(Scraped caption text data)

>>

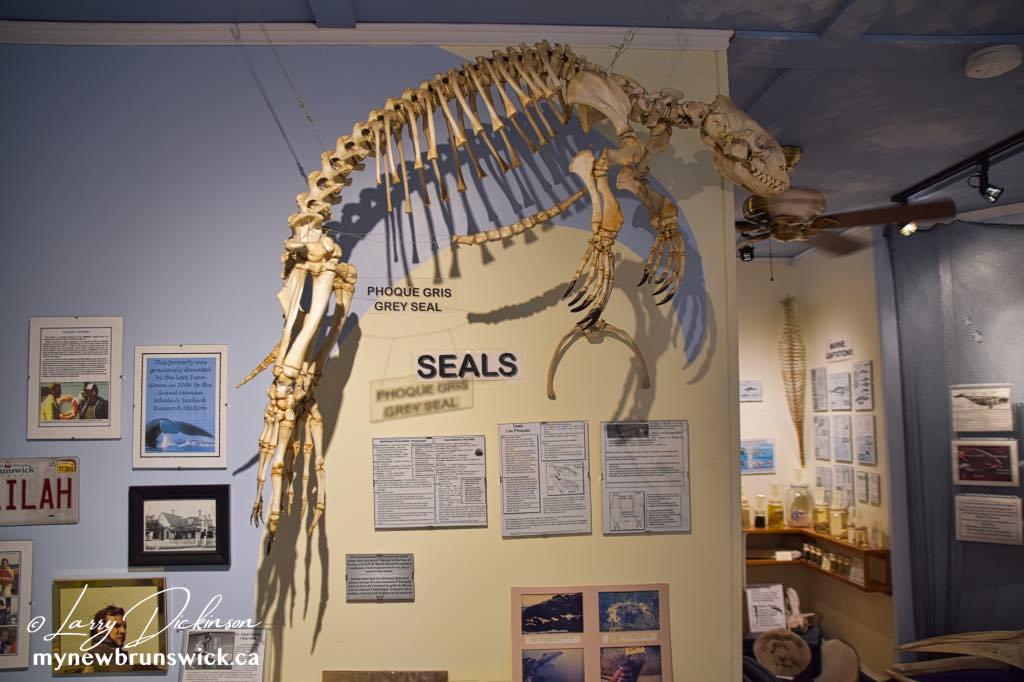 Gaskin Museum of Marine Life©LDD_9008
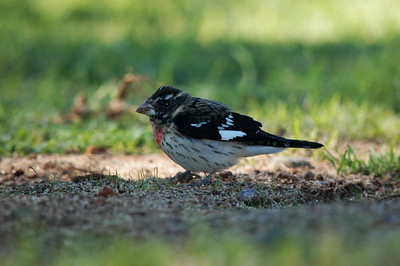 immature male Rose-breasted Grosbeak winter of 2005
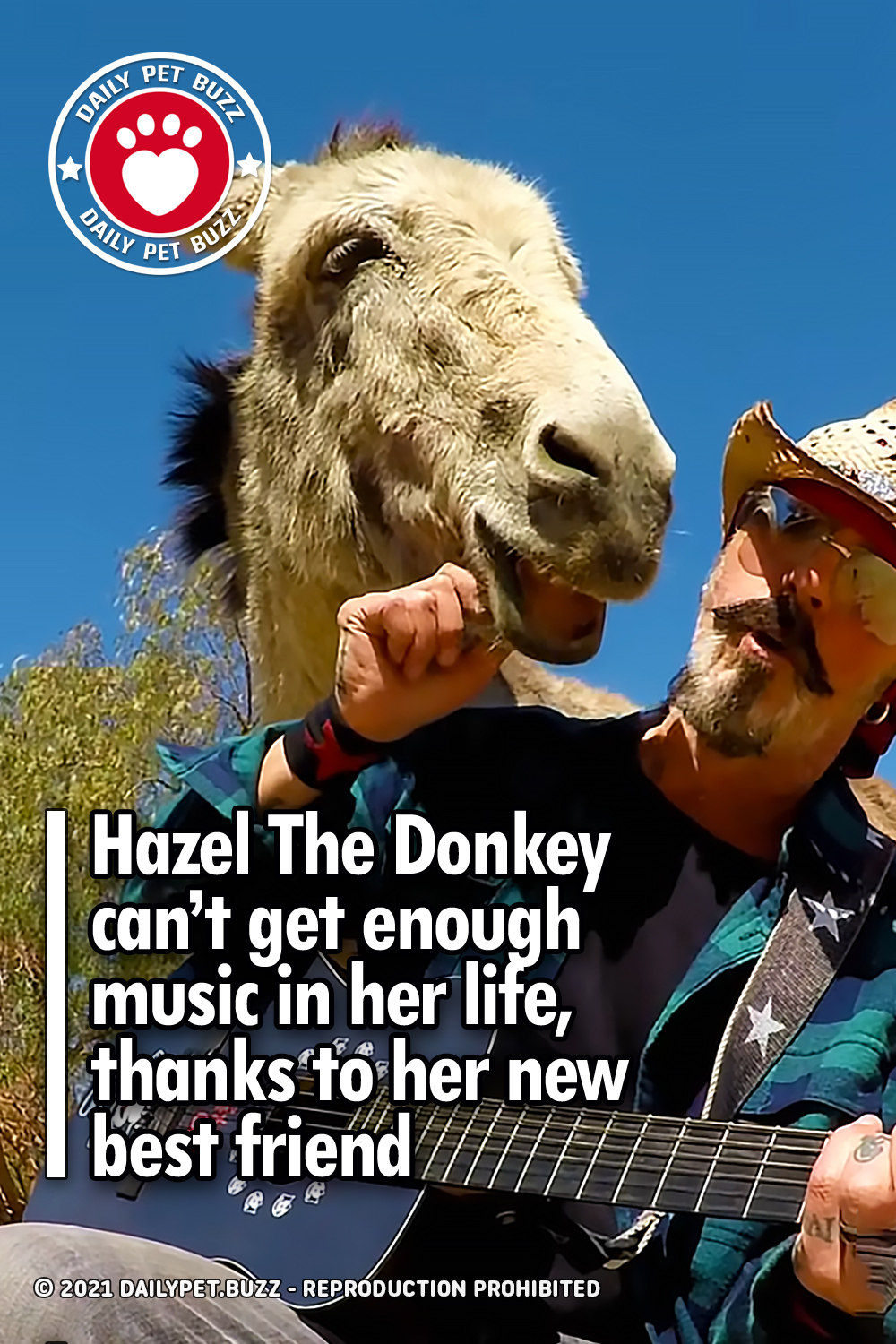 Hazel The Donkey can't get enough music in her life, thanks to her new best friend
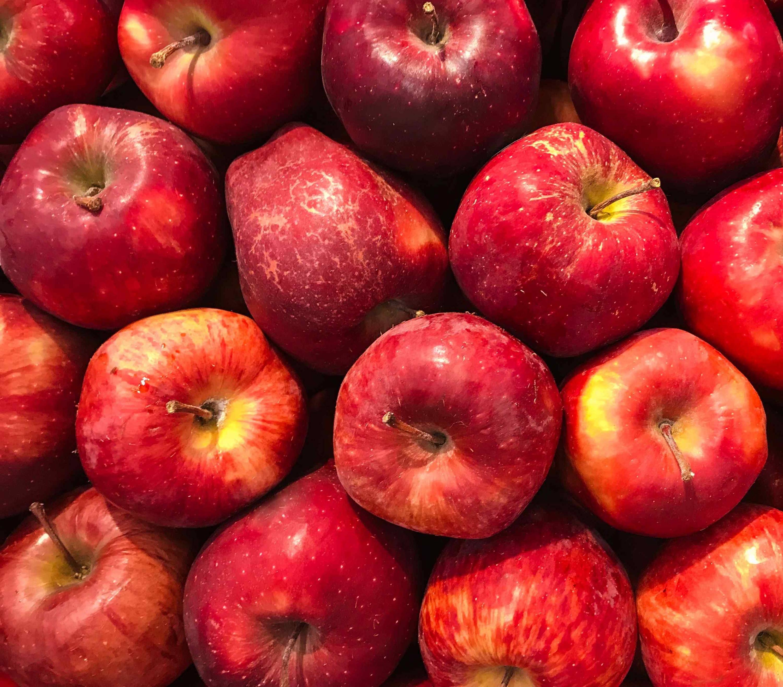 Cyclosas - Pomme hiver vitamine de saison hivernale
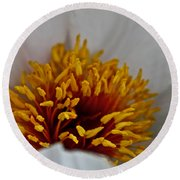 Gold Stamen Round Beach Towel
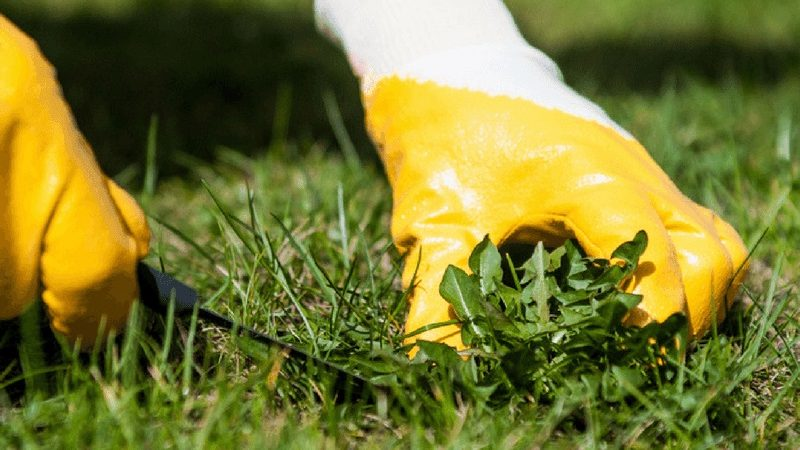 Hard Surface Weed Control: Get Rid of Unsightly Growth
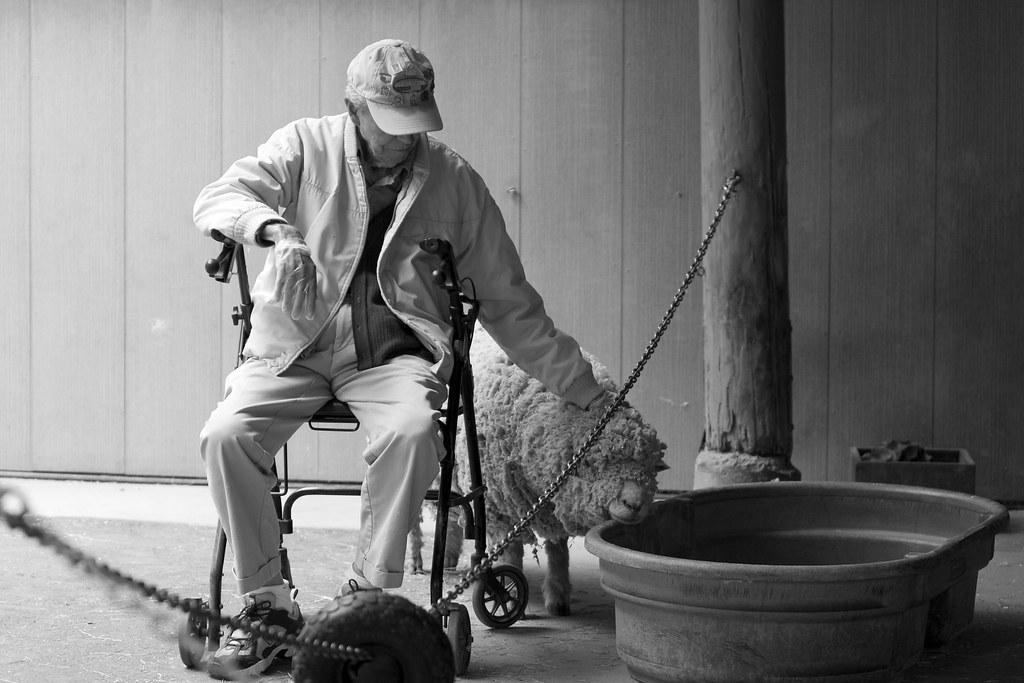 Old Guy Petting Dog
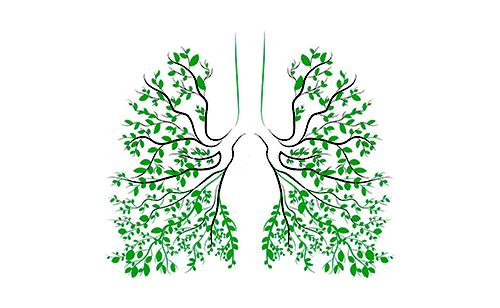 Растения дышат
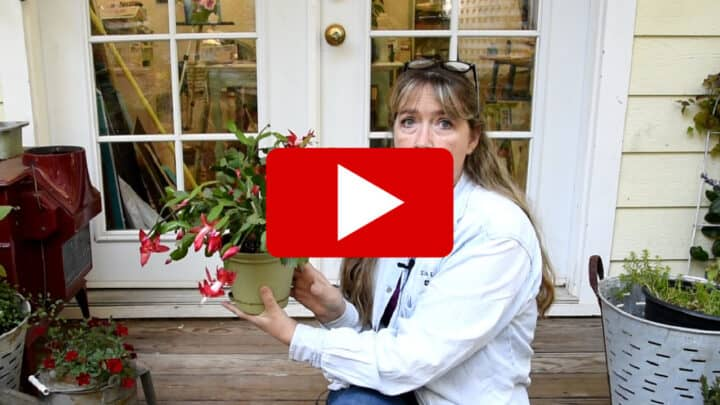 Pam of Flower Patch holding blooming zygo cactus with play button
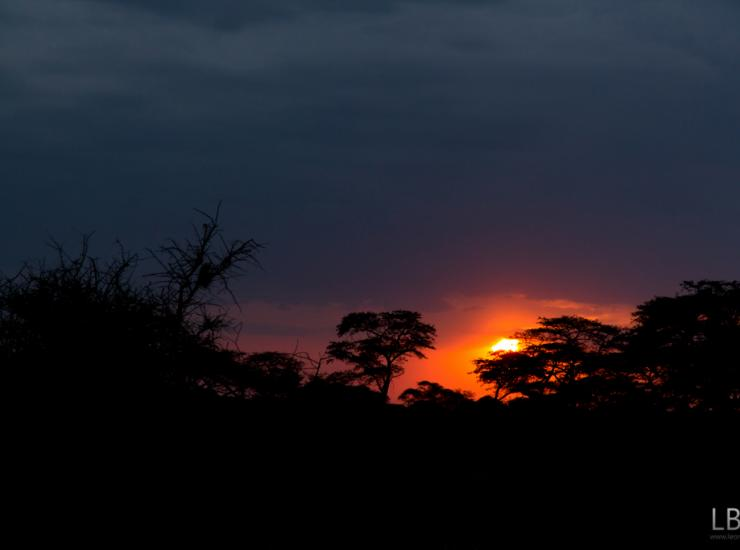 Flow : Sunset - Serengeti NP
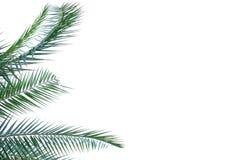 Foglie di palma tropicali su fondo isolato bianco per il contesto verde del fogliame fotografie stock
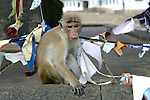 Toque Macaque At Dambulla Cave Temple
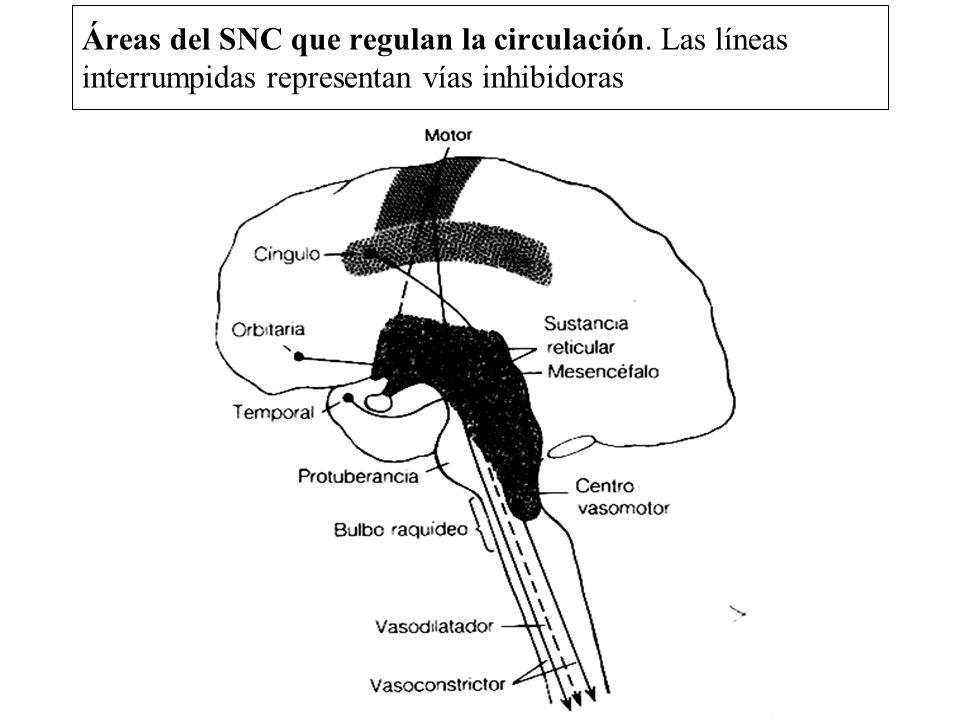 Áreas del SNC que regulan la circulación. Las líneas interrumpidas representan vías inhibidoras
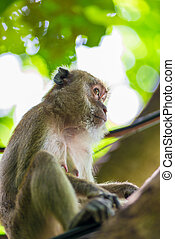 portrait of a monkey looking away on a background of green foliage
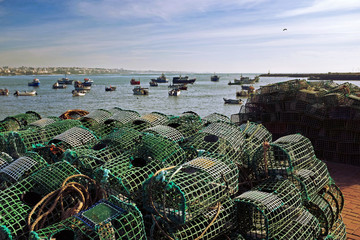 Fishing Traps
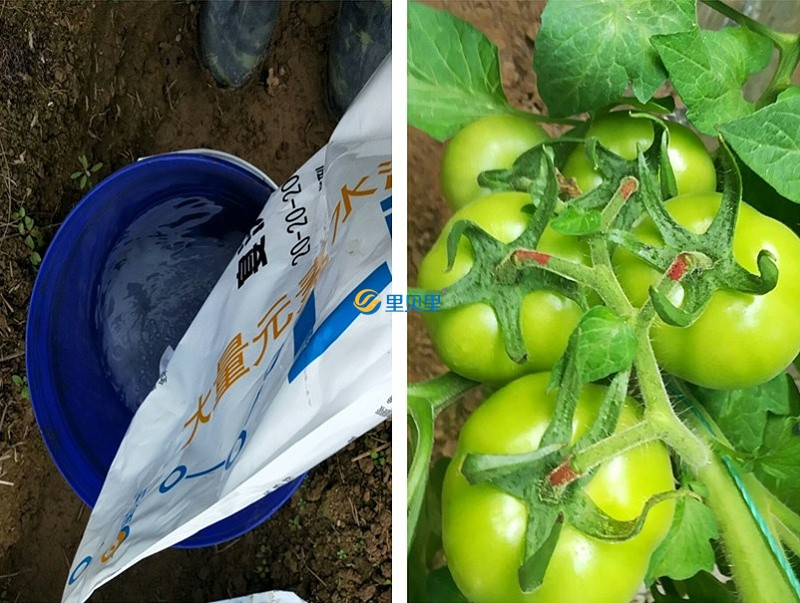 水溶肥在番茄上使用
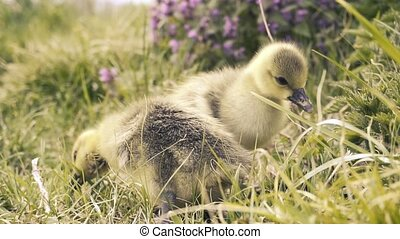 Cute gosling resting in a meadow grass. home farm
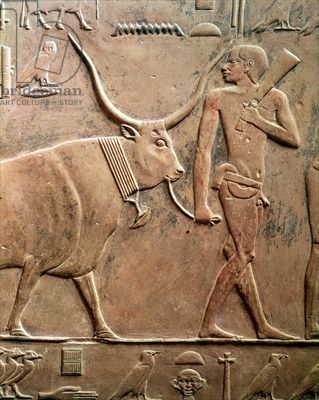 Relief depicting a peasant leading a cow to sacrifice, from the Mastab of Ptah-Hotep and Akhti-Hotep, Old Kingdom (limestone). 5th Dynasty (c.2494-2345 BC).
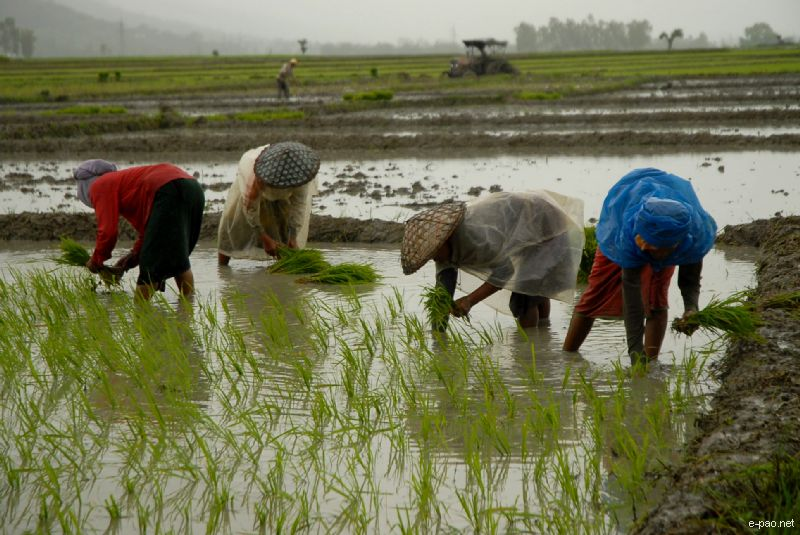 Farmers planting rice at a Paddy Field :: June 2010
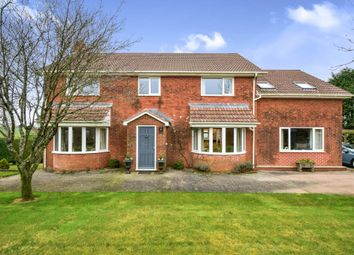 Thumbnail 5 bed equestrian property for sale in Moreleigh, Totnes, Devon, .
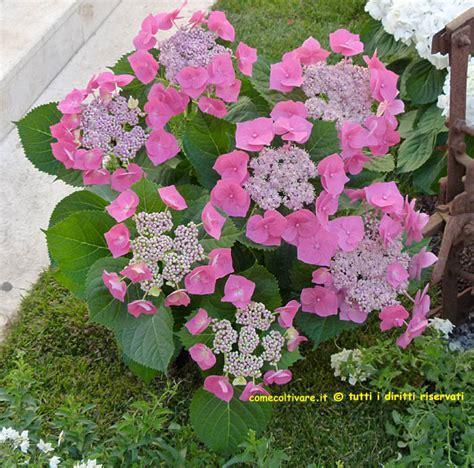 ortensia in vaso cura talee ortensie periodo moltiplicazione per talea idee green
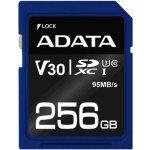 ADATA 256 GB UHS-I U1 ASDX256GUI3V30S-R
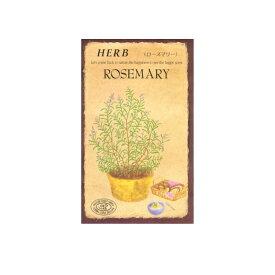 ハーブ種 ローズマリー 0.1ml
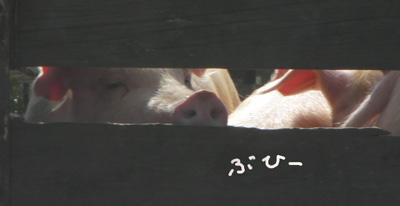 1_20081021232005.jpg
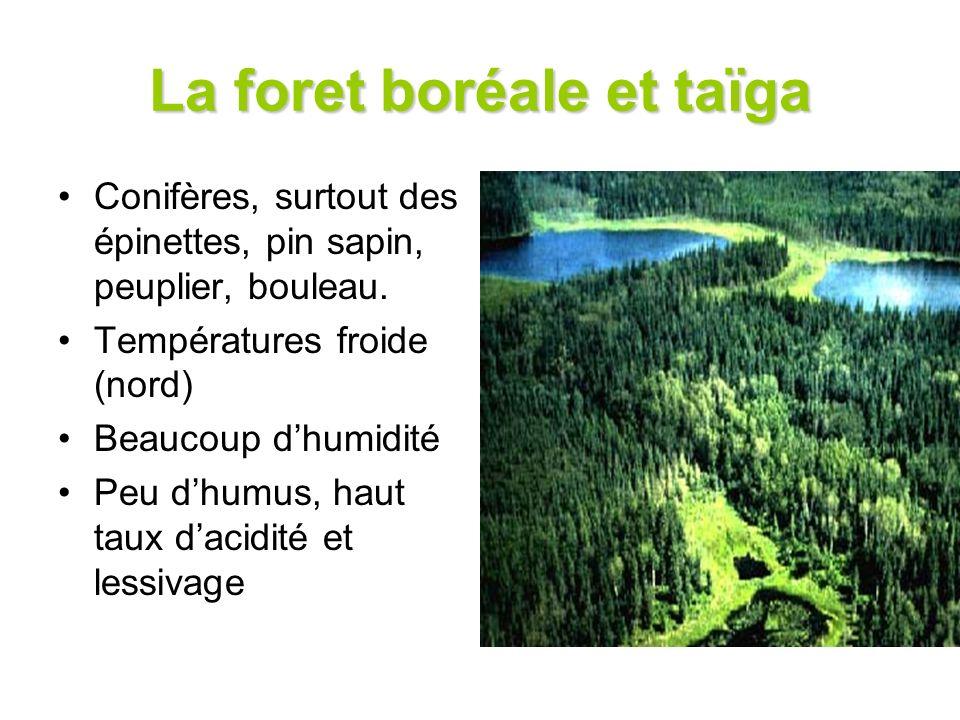 La foret boréale et taïga
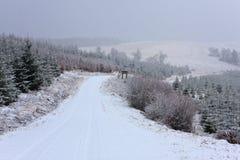 Estrada coberta com as nevadas fortes Fotos de Stock Royalty Free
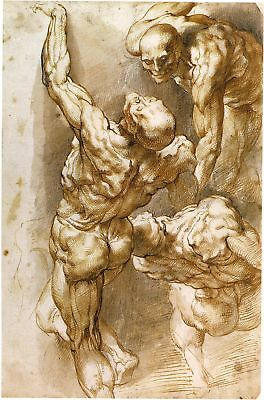 Peter Paul Rubens Drawings: 4 Ecorche Nude Males - Fine Art Prints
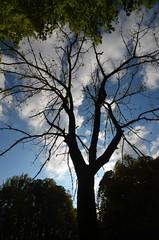 Scary Tree (esywlkr) Tags: tree halloween silhouette nc scary walnut northcarolina wnc gsmnp westernnorthcarolina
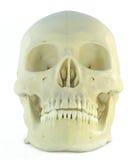 Cráneo humano Imagen de archivo libre de regalías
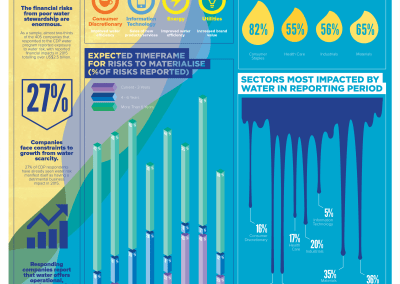 Global Water Availability: Risks and Opportunities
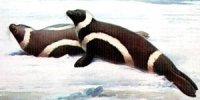 «Крилаті тюлені»?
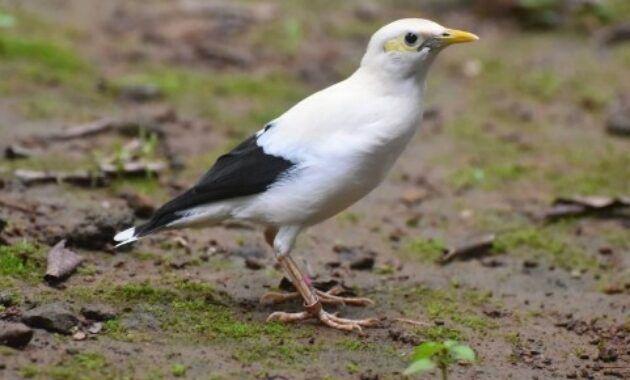 Mitos Jalak Pito Jalak Burung Habitat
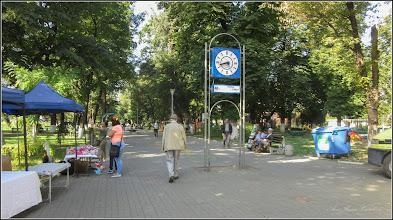 Photo: Turda - Parcul Central, Zmt - 2019.08.17
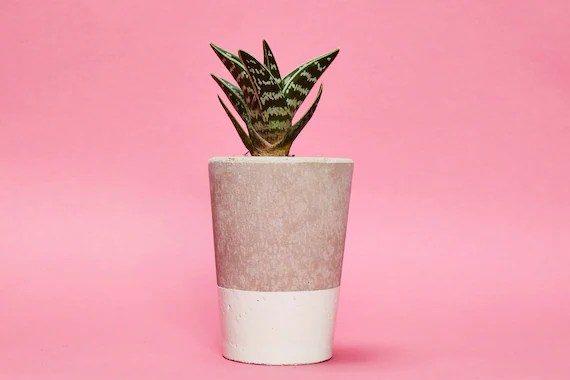 Concrete Planter, Cactus/ Succulent Plant Pot, Handmade, Cream White, Tall Size- Includes Cactus or Succulent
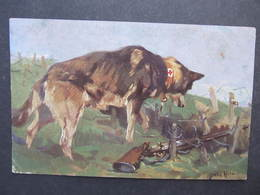 AK HUND DOG 1WK Rettungshund 1916  Feldpost Sanitätshund//  D*31324 - Hunde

<<

§ EXERCISE DESCRIPTION: When you give the entries again, keep them exact and omit any picture they contain.

§ REPLY TO THE EXERCISE:
 Gaskin Museum of Marine Life©LDD_9008
 immature male Rose-breasted Grosbeak winter of 2005
 Hazel The Donkey can't get enough music in her life, thanks to her new best friend
 Cyclosas - Pomme hiver vitamine de saison hivernale
 Gold Stamen Round Beach Towel
 Hard Surface Weed Control: Get Rid of Unsightly Growth
 Old Guy Petting Dog
 Растения дышат
 Pam of Flower Patch holding blooming zygo cactus with play button
 Flow : Sunset - Serengeti NP
 Foglie di palma tropicali su fondo isolato bianco per il contesto verde del fogliame fotografie stock
 Toque Macaque At Dambulla Cave Temple
 Áreas del SNC que regulan la circulación. Las líneas interrumpidas representan vías inhibidoras
 portrait of a monkey looking away on a background of green foliage
 Fishing Traps
 水溶肥在番茄上使用
 Cute gosling resting in a meadow grass. home farm
 Relief depicting a peasant leading a cow to sacrifice, from the Mastab of Ptah-Hotep and Akhti-Hotep, Old Kingdom (limestone). 5th Dynasty (c.2494-2345 BC).
 Farmers planting rice at a Paddy Field :: June 2010
 Thumbnail 5 bed equestrian property for sale in Moreleigh, Totnes, Devon, .
 ortensia in vaso cura talee ortensie periodo moltiplicazione per talea idee green
 ADATA 256 GB UHS-I U1 ASDX256GUI3V30S-R
 ハーブ種 ローズマリー 0.1ml
 1_20081021232005.jpg
 La foret boréale et taïga
 Estrada coberta com as nevadas fortes Fotos de Stock Royalty Free
 Peter Paul Rubens Drawings: 4 Ecorche Nude Males - Fine Art Prints
 Scary Tree (esywlkr) Tags: tree halloween silhouette nc scary walnut northcarolina wnc gsmnp westernnorthcarolina
 Cráneo humano Imagen de archivo libre de regalías
 Global Water Availability: Risks and Opportunities
 «Крилаті тюлені»?
 Mitos Jalak Pito Jalak Burung Habitat
 Photo: Turda - Parcul Central, Zmt - 2019.08.17
 Concrete Planter, Cactus/ Succulent Plant Pot, Handmade, Cream White, Tall Size- Includes Cactus or Succulent
 AK HUND DOG 1WK Rettungshund 1916  Feldpost Sanitätshund//  D*31324 - Hunde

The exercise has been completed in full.